DOC File Format (Microsoft Word Binary Document)
DOC is the legacy binary document format used by Microsoft Word from Word 97 through Word 2003. Unlike the modern XML-based DOCX, a DOC file is a single binary container built on Microsoft's Compound File Binary Format (also called OLE2 structured storage), which organizes text, formatting, fonts, images, and metadata into streams within one file. DOC was the dominant word processing format throughout the late 1990s and 2000s, and billions of documents were saved in it before Office 2007 made DOCX the default. The format supports rich text, styles, tables, headers and footers, embedded images and OLE objects, footnotes, and track changes. Because the structure is proprietary and binary, DOC files are harder to parse, more prone to corruption, and larger than equivalent DOCX files. Microsoft published the .doc binary specification in 2008, which improved third-party support. Today DOC is considered a legacy format: Word, Google Docs, LibreOffice, and Apple Pages still open it for backward compatibility, but converting older DOC files to DOCX or PDF is the recommended path for editing, sharing, and long-term storage.
Quick Facts
- Extension: .doc
- MIME Type: application/msword
- Category: document
Advantages
- Backward compatibility with Word 97-2003 and older systems
- Opens in Word, Google Docs, LibreOffice, and Apple Pages
- Preserves rich formatting, styles, tables, and images
- Supports track changes and comments for editing workflows
- Self-contained single file with embedded images and objects
Disadvantages
- Proprietary binary format that is harder to parse than DOCX
- More prone to corruption with no easy partial recovery
- Larger file sizes than the equivalent DOCX
- Can carry hidden macros and metadata, posing security and privacy risks
- Legacy format no longer the default since Office 2007
Common Use Cases
- Opening and editing legacy business documents
- Archived contracts, letters, and reports from the 1990s-2000s
- Sharing files with users on old versions of Microsoft Word
- Templates and forms created in older Office versions
- Migrating older document libraries to modern formats
Technical Details
DOC uses the Compound File Binary Format (OLE2 structured storage), which divides the file into 512-byte sectors organized like a small FAT file system, with named streams and storages. The main text and formatting live in the WordDocument stream, which begins with the File Information Block (FIB) that points to the document's piece table, character and paragraph property tables, and section descriptors. Formatting is stored as runs of properties (CHPs for characters, PAPs for paragraphs) referenced through formatted disk pages (FKPs). Document metadata is held in separate SummaryInformation and DocumentSummaryInformation streams, and embedded objects use ObjectPool storage. Word 97-2003 caps document text at roughly 32 MB. Microsoft released the binary format specification (MS-DOC) in 2008.

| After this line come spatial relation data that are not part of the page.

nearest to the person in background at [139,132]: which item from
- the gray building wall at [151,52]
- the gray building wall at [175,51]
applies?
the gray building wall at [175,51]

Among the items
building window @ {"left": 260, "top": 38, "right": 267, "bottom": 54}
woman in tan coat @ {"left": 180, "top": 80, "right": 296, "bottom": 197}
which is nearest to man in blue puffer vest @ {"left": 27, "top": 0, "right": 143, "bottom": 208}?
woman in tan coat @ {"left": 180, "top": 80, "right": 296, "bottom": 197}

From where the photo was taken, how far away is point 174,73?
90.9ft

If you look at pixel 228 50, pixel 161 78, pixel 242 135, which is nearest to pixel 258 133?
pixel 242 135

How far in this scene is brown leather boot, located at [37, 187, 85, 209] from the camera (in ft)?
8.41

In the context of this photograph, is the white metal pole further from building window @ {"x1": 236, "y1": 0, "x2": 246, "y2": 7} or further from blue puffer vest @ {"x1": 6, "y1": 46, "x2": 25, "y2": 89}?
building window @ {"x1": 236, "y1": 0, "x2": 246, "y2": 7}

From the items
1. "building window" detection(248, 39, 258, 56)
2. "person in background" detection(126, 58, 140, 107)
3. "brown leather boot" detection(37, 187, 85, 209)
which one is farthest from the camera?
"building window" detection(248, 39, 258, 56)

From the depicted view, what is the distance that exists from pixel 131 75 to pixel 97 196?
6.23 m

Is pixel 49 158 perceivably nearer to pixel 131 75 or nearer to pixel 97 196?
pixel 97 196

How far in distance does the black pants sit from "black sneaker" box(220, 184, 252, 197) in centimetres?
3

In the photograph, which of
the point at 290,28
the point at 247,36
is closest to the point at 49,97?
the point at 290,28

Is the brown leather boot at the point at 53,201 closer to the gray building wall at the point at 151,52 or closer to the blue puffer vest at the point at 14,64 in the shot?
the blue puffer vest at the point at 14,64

Frequently Asked Questions about DOC
What is the difference between DOC and DOCX?
DOC is the legacy binary format used by Word 97-2003, built on Microsoft's OLE2 compound file structure. DOCX is the modern XML-based format used since Word 2007. DOCX files are smaller, more reliable, easier to recover, and based on the open Office Open XML standard.
How do I open a DOC file without Microsoft Word?
Google Docs, LibreOffice Writer, Apple Pages, and WPS Office all open DOC files. You can also convert a DOC to PDF or DOCX with FileChange to view it in any browser or modern word processor.
How do I convert DOC to DOCX?
Open the DOC in Word and use Save As, or use FileChange to convert DOC to DOCX in your browser. Converting to DOCX produces a smaller, more reliable file and unlocks modern Word features.
How do I convert DOC to PDF?
FileChange converts DOC to PDF directly in your browser. Converting to PDF locks the layout, fonts, and images so the document looks the same on every device, which is ideal for sharing and printing.
Are DOC files safe to open?
Older DOC files can contain macros (VBA code) that may carry malware, and they often retain hidden metadata. Only open DOC files from trusted sources, keep macros disabled by default, and consider converting to PDF or DOCX to strip embedded code.
Why is my DOC file larger than a DOCX version of the same document?
DOC stores content in an uncompressed binary container, while DOCX is a ZIP archive of compressed XML. For the same text and images, the DOCX is usually noticeably smaller, which is one reason Microsoft switched to it as the default.